In other words, it’s love as insanity, per usual.
“That’s what’s important to all of us, was that she is allowed to be human,” Negga says. “I think there’s a tendency to need our heroes to be perfect and that’s just not reality. It’s not the human story. It’s not the nature of our existence. We’re all deeply flawed.
“I think that’s why people have responded to her,” she continues. “They see that she is wounded. But she doesn’t let that define her or become her shtick. Deeply wounded or damaged people can also have warmth and kindness and be tender or be angry. She escapes definition and I love that. We’re all trying to define each other, aren’t we? And I think that only makes us smaller and diminishes us as human beings.”
A man may be Tulip’s mission, one she pursues with messy, reckless abandon, but the mission never diminishes her character. While fashioning a bazooka out of household objects, Tulip shares her feminist philosophy with a little girl and boy, the latter of whom asks why no man is around to help her.
“A woman needs to know how to be strong. Stand on her own,” Tulip says. “Of course, boy or girl, if you’re lucky enough to fall in love you have to be even stronger. Fight like a lion to keep it alive, so that on the day your love is weak enough or selfish enough or freaking stupid enough to run away, you have the strength to track him down and eat him alive.”
It’s that madness and empathy that Negga hopes “gains a place in people’s hearts” for her version of Tulip, a modernized update on Ennis’s comic book femme fatale. On the page, Tulip is a more hapless, tragic figure (not to mention white, blonde-haired, and blue-eyed). The one Negga brings to the screen, meanwhile, is decidedly empowered.
“We wanted to bring out her ability to stand alongside the two guys and have equal footing,” Negga says. “In the comics, she starts off rather timid and sort of in the background. But the tragedy of Tulip will be explored more and more throughout the season—her history and how aspects of her childhood damaged her.”
Compassion is a running theme in the Irish-Ethiopian actress’s latest work. She’s in New York just a day after garnering Oscar buzz at Cannes for her role in Loving, director Jeff Nichols’s true tale of the Virginia couple who defeated state bans on interracial marriage in a landmark Supreme Court case.
Negga’s role as Mildred Loving, the black and Native American woman who was arrested in her bedroom with her white husband just a few weeks after tying the knot, has already made her a favorite for next year’s Best Actress Oscar according to pundits—a development that Negga can only describe as “surreal.”
“It’s just a beautiful film.

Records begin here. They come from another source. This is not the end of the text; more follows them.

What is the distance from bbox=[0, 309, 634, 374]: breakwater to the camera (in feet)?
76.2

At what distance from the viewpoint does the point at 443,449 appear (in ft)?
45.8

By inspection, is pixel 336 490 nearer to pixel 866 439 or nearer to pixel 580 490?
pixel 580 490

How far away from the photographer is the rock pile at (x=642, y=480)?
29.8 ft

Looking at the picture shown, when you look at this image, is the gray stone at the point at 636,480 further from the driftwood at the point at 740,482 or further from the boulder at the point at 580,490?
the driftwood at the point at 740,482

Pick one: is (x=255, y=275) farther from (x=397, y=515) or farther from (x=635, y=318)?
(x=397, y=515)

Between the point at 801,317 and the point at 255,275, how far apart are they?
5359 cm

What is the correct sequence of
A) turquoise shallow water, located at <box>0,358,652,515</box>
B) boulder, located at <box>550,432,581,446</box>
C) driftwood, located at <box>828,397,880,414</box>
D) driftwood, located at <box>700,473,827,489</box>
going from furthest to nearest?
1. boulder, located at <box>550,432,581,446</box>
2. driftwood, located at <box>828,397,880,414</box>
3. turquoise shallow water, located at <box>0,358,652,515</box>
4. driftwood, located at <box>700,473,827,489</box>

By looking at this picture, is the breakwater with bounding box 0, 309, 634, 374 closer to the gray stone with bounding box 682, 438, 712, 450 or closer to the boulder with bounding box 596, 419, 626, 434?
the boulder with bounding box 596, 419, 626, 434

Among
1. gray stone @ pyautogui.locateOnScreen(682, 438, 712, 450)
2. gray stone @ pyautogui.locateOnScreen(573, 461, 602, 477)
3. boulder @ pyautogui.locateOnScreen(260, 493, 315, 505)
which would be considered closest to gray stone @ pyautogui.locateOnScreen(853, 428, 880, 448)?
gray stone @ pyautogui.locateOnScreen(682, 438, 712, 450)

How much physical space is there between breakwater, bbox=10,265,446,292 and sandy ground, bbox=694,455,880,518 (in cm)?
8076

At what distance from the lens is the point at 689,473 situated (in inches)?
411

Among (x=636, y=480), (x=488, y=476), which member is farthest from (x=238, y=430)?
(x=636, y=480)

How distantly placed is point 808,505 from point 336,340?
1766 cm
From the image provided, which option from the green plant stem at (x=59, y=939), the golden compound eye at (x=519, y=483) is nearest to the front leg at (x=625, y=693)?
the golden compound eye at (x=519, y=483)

It’s beautiful,” she says, nervously laughing off the Oscars predictions. “It’s nice that people have responded. And it’s nice that that story has resonated. Hopefully this will all introduce Mildred and Richard to people who are unfamiliar with them and their story. We wanted to honor them, and I completely fell in love with them as people.”
But until Loving hits theaters later this year, it’s Negga’s role in Preacher that is building stateside “breakthrough” buzz for the 35-year-old actress. She’s the high-profile culmination of Negga’s genre-heavy career, from the Inhuman Raina on Marvel’s Agents of SHIELD to the queenly Lady Taria in this month’s would-be blockbuster Warcraft.

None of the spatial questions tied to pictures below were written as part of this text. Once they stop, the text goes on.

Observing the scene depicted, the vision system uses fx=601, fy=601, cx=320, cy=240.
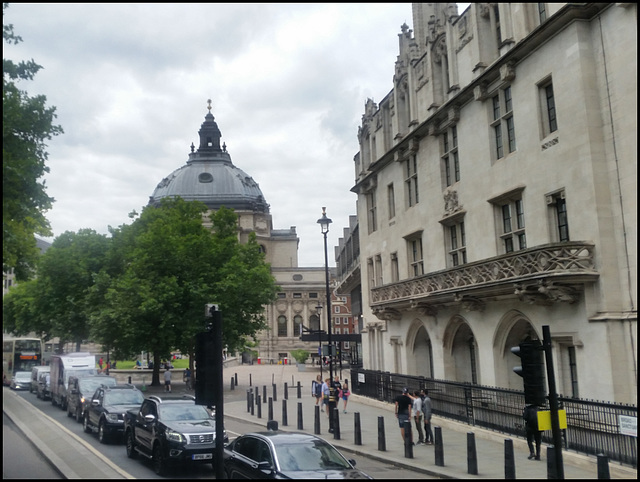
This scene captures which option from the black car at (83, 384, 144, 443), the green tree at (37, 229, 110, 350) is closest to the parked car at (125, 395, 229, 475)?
the black car at (83, 384, 144, 443)

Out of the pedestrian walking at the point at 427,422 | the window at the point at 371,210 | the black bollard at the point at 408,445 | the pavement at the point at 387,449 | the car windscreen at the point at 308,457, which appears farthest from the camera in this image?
the window at the point at 371,210

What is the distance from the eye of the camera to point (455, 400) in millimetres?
23094

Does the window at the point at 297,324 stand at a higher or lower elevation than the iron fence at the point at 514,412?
higher

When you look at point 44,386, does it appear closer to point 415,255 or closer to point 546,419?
point 415,255

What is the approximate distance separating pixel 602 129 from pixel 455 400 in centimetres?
1125

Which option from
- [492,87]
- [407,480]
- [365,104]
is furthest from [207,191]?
[407,480]

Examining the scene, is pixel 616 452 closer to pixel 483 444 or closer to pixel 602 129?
pixel 483 444

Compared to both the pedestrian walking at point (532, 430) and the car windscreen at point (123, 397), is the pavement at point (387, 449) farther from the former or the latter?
the car windscreen at point (123, 397)

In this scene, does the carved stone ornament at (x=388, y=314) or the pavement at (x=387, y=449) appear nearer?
the pavement at (x=387, y=449)

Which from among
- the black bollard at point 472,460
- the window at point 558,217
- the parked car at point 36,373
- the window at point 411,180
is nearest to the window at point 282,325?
the parked car at point 36,373

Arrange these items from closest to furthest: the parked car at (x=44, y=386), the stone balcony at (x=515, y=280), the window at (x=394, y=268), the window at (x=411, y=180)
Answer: the stone balcony at (x=515, y=280) → the window at (x=411, y=180) → the window at (x=394, y=268) → the parked car at (x=44, y=386)

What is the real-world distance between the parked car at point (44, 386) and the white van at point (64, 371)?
82.6 inches

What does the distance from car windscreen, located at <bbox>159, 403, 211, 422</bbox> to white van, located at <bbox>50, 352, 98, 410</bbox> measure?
16.3 meters

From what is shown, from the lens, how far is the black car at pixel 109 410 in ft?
64.7
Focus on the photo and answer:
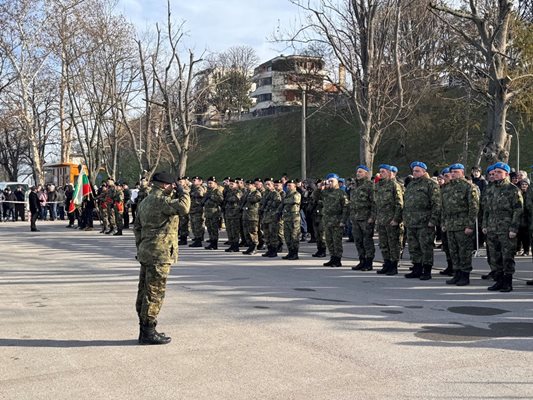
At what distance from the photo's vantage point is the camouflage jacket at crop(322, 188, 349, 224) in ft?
46.9

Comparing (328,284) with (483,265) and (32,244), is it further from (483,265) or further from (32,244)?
(32,244)

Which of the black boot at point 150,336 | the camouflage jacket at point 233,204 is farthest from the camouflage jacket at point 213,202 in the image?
the black boot at point 150,336

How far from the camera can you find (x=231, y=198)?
18328mm

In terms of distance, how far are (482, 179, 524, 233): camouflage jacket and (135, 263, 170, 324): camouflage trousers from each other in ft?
20.0

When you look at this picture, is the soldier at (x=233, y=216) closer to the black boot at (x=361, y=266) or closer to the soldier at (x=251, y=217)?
the soldier at (x=251, y=217)

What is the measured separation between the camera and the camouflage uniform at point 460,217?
445 inches

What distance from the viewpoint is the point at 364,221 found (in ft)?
44.3

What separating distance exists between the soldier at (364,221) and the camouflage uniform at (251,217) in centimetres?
398

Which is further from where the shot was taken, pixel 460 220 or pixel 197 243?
pixel 197 243

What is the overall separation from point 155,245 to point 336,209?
7.61 metres

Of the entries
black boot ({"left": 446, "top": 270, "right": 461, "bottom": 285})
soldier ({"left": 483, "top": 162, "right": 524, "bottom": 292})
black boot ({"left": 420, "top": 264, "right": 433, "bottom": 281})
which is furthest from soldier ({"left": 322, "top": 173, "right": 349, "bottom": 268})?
soldier ({"left": 483, "top": 162, "right": 524, "bottom": 292})

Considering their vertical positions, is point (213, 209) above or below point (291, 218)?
above

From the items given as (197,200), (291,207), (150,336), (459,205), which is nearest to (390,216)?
(459,205)

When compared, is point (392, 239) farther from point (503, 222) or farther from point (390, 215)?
point (503, 222)
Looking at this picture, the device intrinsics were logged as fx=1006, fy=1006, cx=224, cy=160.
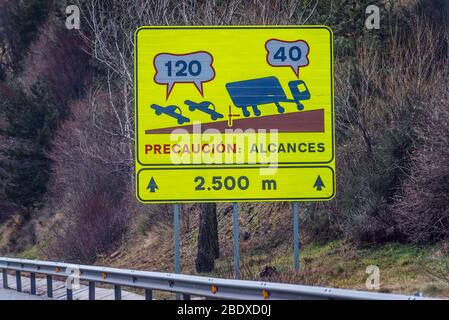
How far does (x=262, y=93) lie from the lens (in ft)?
59.8

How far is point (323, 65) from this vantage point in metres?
18.2

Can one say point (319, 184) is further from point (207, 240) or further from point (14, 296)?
point (207, 240)

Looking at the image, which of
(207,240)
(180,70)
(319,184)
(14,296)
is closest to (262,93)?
(180,70)

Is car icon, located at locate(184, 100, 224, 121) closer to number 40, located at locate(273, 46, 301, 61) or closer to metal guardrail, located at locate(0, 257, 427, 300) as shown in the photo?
number 40, located at locate(273, 46, 301, 61)

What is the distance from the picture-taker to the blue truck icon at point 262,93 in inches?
715

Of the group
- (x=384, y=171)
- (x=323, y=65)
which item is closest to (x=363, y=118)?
(x=384, y=171)

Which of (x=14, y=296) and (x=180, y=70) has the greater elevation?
(x=180, y=70)

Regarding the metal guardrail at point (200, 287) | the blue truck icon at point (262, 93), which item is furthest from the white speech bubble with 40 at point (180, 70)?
the metal guardrail at point (200, 287)

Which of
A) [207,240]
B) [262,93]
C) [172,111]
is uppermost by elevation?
[262,93]

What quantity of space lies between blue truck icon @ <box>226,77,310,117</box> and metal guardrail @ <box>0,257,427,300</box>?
4.21 metres

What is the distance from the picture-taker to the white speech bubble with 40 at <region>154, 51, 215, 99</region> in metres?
18.2

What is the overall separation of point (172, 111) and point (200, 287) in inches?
211

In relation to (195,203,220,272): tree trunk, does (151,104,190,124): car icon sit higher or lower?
higher

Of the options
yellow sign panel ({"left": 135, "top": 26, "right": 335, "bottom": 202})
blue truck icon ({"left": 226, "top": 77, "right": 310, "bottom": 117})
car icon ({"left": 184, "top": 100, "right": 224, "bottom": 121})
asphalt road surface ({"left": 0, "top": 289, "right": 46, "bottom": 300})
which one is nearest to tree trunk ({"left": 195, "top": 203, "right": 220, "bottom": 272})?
asphalt road surface ({"left": 0, "top": 289, "right": 46, "bottom": 300})
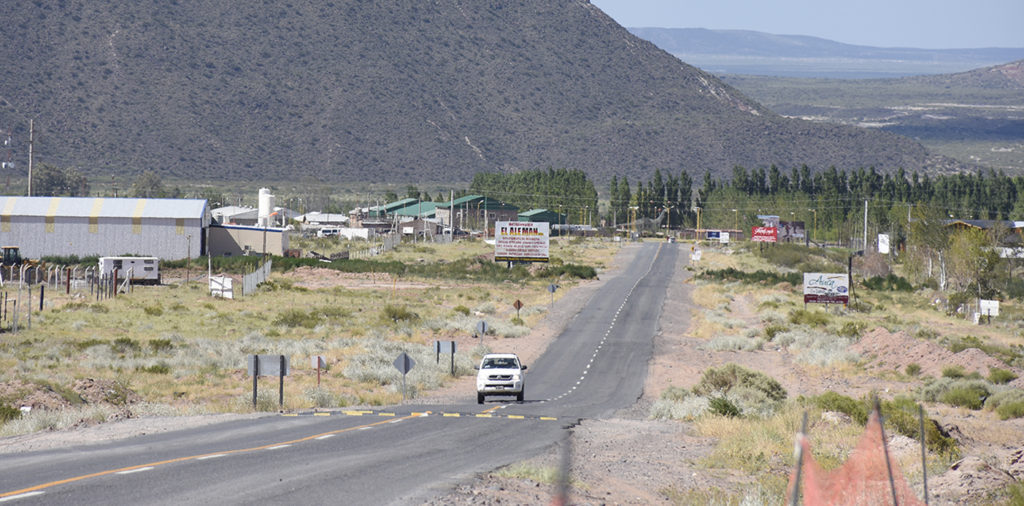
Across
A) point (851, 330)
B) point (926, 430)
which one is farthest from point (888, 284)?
point (926, 430)

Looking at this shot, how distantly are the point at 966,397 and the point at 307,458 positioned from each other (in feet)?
74.2

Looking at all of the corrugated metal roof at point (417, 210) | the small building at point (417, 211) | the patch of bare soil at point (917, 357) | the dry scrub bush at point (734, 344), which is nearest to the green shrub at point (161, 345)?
the dry scrub bush at point (734, 344)

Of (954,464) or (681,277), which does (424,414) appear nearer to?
(954,464)

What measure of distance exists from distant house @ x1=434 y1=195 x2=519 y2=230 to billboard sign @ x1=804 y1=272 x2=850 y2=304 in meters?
103

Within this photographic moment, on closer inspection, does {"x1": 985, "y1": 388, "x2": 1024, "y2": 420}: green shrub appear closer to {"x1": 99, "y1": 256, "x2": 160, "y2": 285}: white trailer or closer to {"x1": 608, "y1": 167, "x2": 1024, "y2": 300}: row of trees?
{"x1": 608, "y1": 167, "x2": 1024, "y2": 300}: row of trees

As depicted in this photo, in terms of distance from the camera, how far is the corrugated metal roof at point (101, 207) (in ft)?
296

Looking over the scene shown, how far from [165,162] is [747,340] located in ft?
519

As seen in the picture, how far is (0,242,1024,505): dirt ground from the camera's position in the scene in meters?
16.8

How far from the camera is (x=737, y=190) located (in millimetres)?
182875

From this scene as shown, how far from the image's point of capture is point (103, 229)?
90.6m

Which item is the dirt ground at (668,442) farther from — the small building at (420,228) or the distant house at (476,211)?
the distant house at (476,211)

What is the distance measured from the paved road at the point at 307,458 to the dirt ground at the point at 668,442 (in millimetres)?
836

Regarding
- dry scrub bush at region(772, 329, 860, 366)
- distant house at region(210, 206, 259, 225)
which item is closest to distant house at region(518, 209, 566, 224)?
distant house at region(210, 206, 259, 225)

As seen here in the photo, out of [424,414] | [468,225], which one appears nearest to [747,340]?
[424,414]
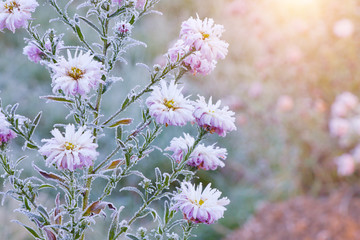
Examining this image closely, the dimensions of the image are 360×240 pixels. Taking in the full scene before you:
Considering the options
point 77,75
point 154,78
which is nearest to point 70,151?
point 77,75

And it’s in Tulip that Negga places her trust, not only for her career, but for “the world” and its sense of empathy.
“I hope [audiences] will be riveted by her, to be honest,” she says. “I think the great thing about Tulip is she generates compassion. And that’s a lovely thing to do. That’s what I hope happens to the audience when they watch it. ’Cause that can only be a good thing for the world. We need to be much more compassionate with one another.”